Pages 141-147 | Published online: 15 Mar 2012
 

Abstract

The article here extended reflects on the excessively narrow debate over the government-sponsored enterprises (GSEs)' cost-benefit transfer balance which had been raging for a quarter-century before the 2007–2009 financial crisis. That crisis has cast a new light on the actual costs of GSE operations and exposed the unsustainability of some of their benefits for homeownership. After injecting afew new findings into the traditional debate, this comment adds some of what has transpired in recent years and what may be inferred from it so far. Doing so brings additional analysis to bear on the article's conclusion that “the GSEs might not be justified” and “Maybe it is time for them to exit” although most politicians in the past have been disinclined to show them the door.

Notes

1The determinants of such decisions and acts have been analyzed by Mian, Sufi, and Trebbi (2010) specifically for housing and home mortgage finance.
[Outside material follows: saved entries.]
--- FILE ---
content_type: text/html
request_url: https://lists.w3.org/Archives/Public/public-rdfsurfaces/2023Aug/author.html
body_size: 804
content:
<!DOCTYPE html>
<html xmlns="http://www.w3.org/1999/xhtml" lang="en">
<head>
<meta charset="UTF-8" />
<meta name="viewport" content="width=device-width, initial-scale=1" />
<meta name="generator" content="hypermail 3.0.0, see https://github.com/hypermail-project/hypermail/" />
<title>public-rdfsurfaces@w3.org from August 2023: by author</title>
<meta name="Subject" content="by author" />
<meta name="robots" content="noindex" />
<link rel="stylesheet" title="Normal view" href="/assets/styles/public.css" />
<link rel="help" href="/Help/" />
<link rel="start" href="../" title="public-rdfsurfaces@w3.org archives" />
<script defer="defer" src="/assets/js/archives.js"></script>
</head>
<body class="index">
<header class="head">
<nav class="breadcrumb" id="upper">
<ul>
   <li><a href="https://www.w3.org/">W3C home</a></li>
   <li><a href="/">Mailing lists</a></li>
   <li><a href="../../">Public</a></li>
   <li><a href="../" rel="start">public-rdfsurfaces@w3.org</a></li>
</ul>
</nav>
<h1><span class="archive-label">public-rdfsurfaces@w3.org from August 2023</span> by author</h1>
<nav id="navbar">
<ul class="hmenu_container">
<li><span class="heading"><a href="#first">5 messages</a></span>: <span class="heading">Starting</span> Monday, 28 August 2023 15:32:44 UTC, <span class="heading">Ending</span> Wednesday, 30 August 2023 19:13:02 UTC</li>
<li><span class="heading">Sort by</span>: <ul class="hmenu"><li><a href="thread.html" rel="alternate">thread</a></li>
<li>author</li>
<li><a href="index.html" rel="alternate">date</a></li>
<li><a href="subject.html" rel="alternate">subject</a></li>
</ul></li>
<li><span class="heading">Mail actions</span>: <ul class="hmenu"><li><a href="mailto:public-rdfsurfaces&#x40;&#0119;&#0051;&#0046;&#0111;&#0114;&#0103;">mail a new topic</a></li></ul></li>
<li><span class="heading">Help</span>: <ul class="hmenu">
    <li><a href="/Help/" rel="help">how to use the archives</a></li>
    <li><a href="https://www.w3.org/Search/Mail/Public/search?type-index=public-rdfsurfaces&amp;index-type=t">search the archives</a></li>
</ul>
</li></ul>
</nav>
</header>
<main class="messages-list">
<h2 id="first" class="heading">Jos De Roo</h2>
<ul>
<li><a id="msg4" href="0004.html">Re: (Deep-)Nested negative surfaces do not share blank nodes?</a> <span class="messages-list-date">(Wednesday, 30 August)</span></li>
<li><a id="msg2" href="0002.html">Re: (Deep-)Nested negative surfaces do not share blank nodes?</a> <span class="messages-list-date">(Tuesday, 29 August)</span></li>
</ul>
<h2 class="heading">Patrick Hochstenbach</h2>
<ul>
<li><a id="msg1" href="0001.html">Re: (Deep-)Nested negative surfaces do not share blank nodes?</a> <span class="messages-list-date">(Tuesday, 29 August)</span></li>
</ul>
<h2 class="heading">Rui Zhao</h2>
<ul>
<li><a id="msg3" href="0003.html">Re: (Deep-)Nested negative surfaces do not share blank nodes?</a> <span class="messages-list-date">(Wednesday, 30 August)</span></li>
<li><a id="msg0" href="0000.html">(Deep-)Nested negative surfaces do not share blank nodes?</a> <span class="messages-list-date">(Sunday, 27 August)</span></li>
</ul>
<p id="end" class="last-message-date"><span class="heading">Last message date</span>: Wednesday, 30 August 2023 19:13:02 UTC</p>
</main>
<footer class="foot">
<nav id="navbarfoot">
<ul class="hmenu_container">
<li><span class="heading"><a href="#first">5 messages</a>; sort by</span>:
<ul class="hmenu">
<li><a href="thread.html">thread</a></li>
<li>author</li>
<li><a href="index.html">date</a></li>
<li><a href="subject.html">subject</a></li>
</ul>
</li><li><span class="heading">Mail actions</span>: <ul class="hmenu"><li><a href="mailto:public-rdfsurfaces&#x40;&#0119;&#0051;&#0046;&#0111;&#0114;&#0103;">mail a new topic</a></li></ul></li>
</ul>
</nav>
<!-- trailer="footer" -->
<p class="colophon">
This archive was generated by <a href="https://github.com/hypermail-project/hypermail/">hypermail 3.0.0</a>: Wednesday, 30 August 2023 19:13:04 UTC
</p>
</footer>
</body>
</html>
2Adjustments are required because Ginnie Mae purchases only mortgages guaranteed by FHA or VA, because the risk weighting of its obligations is 0 and not 20 percent as for the GSEs and because of other differentiating factors. Among them are the relative suitability of their obligations for General Collateral Finance Repos based on government securities, and for their proposed treatment as “high-quality assets” for meeting liquidity requirements planned under Basel III. However, it is interesting that early in 2011 Freddie Mac announced (i) on February 2 that it priced its new 0.75 percent two-year USD Reference Notes security to yield 0.864 percent, or 21.5 basis points more than two-year US Treasury Notes, and (ii) on January 5 a similar 1.375 percent three-year instrument to yield 27 basis points more than three-year Treasury Notes. These spreads over Treasuries are half as large as those reported by Fabozzi (2002, 116) 10 years earlier on average for the 12 months ending 13 July 2001 which were 38.5 for two-year and 61.0 for three-year Reference Notes, respectively. Hence, once the scramble for liquidity abated, the spread of GSE balloon medium-term notes (MTNs) over Treasuries may have become so small as to give full credit to the government guarantee now backing them.

3Being a government agency backed by full faith and credit, Ginnie Mae (GNMA) does not appear in the GSE article, but it should do so also because – as UST & HUD (2011, 19) have pointed out – it would not be desirable to wind down Fannie and Freddie only to leave FHA, and hence Ginnie, free to pursue a greatly expanded business.